#### [ACTIVITIES]
1. In the passage on India's workforce disruptions below, what share of employers in Delhi NCR logistics report worsening conditions?
2. Turn the paragraph beginning "At the same time, workforce disruptions" in the passage on India's workforce disruptions below into a short bulleted list that keeps its main facts.
3. Reproduce word for word the part of the passage on India's workforce disruptions below, starting at "Additionally, India's gig" and ending at "frequency, Scale 0-1)".

#### [PROVIDED TEXT]

*** Begin section ***

Additionally, India's gig workforce, projected to reach 23.5 million by 2030, is growing fastest beyond the metros. 70% of this expansion is in blue-collar roles such as delivery, logistics and field services, and 30% in white-collar functions spanning tech, finance and creative services, reshaping how employers must think about flexible talent deployment.
Yet metros continue to hold a strong advantage through faster career growth, higher pay, global exposure and a denser opportunity ecosystem.
Key Disruption Hotspots
Top 3 sectors by disruption (normalised average of disruption severity and frequency, Scale 0-1)
City | 1 | 2 | 3 |
Delhi NCR | Logistics & Transport (0.73) | Manufacturing (0.42) | Healthcare & Pharma (0.39) |
Chennai | Retail (0.64) | Services (0.35) | Logistics & Transport (0.34) |
Mumbai | Retail (0.57) | Logistics & Transport (0.51) | IT/Technology (0.48) |
Bengaluru | Services (0.47) | Retail (0.46) | Healthcare & Pharma (0.45) |
Hyderabad | Logistics & Transport (0.50 | IT/Technology (0.43) | Manufacturing (0.40) |
At the same time, workforce disruptions are becoming increasingly uneven across sectors and cities, forcing employers to rethink how and where talent strategies are built. Delhi NCR logistics reports the steepest deterioration, with 63% of employers citing worsening conditions, while Chennai retail records the highest disruption frequency at 49%, driven by flooding, commuting delays and public health shocks. Education and healthcare also rank among the most affected, with disruption frequency at 41% in Delhi NCR schools and 39% in Bengaluru healthcare.

*** End section ***

#### [ENTRIES SUPPLIED]
*** Begin section ***

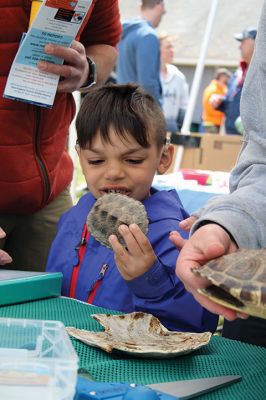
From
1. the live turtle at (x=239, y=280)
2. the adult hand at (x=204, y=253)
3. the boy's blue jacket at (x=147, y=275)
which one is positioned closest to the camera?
the live turtle at (x=239, y=280)

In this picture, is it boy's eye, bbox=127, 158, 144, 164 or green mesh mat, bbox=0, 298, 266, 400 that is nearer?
green mesh mat, bbox=0, 298, 266, 400

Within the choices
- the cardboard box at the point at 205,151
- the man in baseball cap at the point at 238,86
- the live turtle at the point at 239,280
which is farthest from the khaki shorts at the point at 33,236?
the cardboard box at the point at 205,151

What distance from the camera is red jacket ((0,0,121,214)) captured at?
6.34 feet

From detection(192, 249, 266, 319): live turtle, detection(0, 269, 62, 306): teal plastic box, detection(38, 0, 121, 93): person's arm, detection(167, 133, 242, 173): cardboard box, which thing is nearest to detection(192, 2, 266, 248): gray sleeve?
detection(192, 249, 266, 319): live turtle

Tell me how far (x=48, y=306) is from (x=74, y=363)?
2.43ft

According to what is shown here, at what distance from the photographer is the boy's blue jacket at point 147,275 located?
1645 mm

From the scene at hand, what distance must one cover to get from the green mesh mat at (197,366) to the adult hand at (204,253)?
0.15 metres

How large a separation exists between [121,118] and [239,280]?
3.54 feet

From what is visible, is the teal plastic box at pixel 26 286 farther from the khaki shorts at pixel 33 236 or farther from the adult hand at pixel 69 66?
the adult hand at pixel 69 66

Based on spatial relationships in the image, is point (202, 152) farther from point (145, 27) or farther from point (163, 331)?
point (163, 331)

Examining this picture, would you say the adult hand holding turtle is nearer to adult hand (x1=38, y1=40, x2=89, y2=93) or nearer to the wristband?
adult hand (x1=38, y1=40, x2=89, y2=93)

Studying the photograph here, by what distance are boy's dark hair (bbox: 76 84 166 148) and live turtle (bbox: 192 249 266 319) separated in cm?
96

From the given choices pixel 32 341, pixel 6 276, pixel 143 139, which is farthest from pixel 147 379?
pixel 143 139

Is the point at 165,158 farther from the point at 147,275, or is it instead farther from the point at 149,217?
the point at 147,275
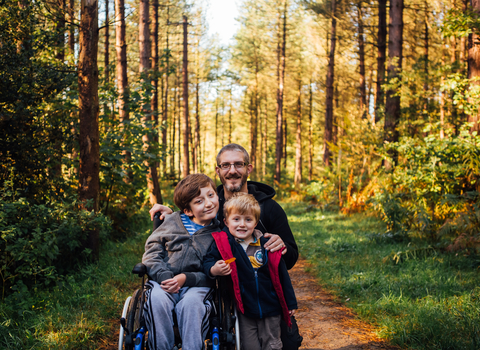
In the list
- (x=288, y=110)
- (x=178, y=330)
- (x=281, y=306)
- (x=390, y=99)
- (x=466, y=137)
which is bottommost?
(x=178, y=330)

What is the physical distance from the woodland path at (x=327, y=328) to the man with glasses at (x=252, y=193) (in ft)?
5.02

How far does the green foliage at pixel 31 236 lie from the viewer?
176 inches

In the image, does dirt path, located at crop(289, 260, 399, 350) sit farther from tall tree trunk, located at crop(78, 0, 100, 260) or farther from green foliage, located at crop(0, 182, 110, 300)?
tall tree trunk, located at crop(78, 0, 100, 260)

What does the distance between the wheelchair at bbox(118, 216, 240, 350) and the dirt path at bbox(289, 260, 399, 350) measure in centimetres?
171

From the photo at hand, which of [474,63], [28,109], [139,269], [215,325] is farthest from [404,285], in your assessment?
[28,109]

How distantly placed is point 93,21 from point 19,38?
3.82 feet

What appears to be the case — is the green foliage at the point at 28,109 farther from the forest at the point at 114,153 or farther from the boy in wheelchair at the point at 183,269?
the boy in wheelchair at the point at 183,269

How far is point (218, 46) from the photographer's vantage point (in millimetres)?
33250

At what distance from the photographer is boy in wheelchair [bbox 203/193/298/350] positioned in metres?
2.73

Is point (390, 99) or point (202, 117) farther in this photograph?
point (202, 117)

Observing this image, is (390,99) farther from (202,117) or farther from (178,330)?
(202,117)

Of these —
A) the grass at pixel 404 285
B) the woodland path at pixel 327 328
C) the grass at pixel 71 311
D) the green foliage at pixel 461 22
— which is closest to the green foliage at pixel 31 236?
the grass at pixel 71 311

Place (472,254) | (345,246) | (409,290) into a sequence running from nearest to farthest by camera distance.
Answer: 1. (409,290)
2. (472,254)
3. (345,246)

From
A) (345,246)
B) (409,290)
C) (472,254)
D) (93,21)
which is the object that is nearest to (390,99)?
(345,246)
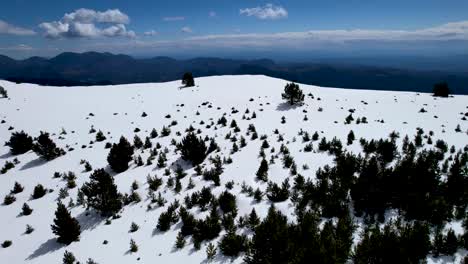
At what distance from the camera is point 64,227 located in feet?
36.7

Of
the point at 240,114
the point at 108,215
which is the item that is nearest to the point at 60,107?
the point at 240,114

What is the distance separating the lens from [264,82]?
4428 cm

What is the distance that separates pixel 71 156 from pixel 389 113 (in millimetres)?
29136

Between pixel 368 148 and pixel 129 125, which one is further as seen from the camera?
pixel 129 125

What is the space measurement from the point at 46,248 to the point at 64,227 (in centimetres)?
132

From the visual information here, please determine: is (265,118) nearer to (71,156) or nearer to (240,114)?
(240,114)

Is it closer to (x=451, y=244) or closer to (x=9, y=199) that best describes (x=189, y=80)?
(x=9, y=199)

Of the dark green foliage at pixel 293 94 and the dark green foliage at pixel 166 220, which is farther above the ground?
the dark green foliage at pixel 293 94

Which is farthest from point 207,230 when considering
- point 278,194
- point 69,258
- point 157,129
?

*** End section ***

#### [ANSWERS BY ITEM NUMBER]
1. 63%

2.
- Workforce disruptions are increasingly uneven across sectors and cities, pushing employers to rethink how and where they build talent strategies.
- Delhi NCR logistics shows the steepest deterioration, with 63% of employers citing worsening conditions.
- Chennai retail has the highest disruption frequency, at 49%, driven by flooding, commuting delays and public health shocks.
- Education and healthcare are also among the most affected, with disruption frequency at 41% in Delhi NCR schools and 39% in Bengaluru healthcare.

3.
Additionally, India's gig workforce, projected to reach 23.5 million by 2030, is growing fastest beyond the metros. 70% of this expansion is in blue-collar roles such as delivery, logistics and field services, and 30% in white-collar functions spanning tech, finance and creative services, reshaping how employers must think about flexible talent deployment.
Yet metros continue to hold a strong advantage through faster career growth, higher pay, global exposure and a denser opportunity ecosystem.
Key Disruption Hotspots
Top 3 sectors by disruption (normalised average of disruption severity and frequency, Scale 0-1)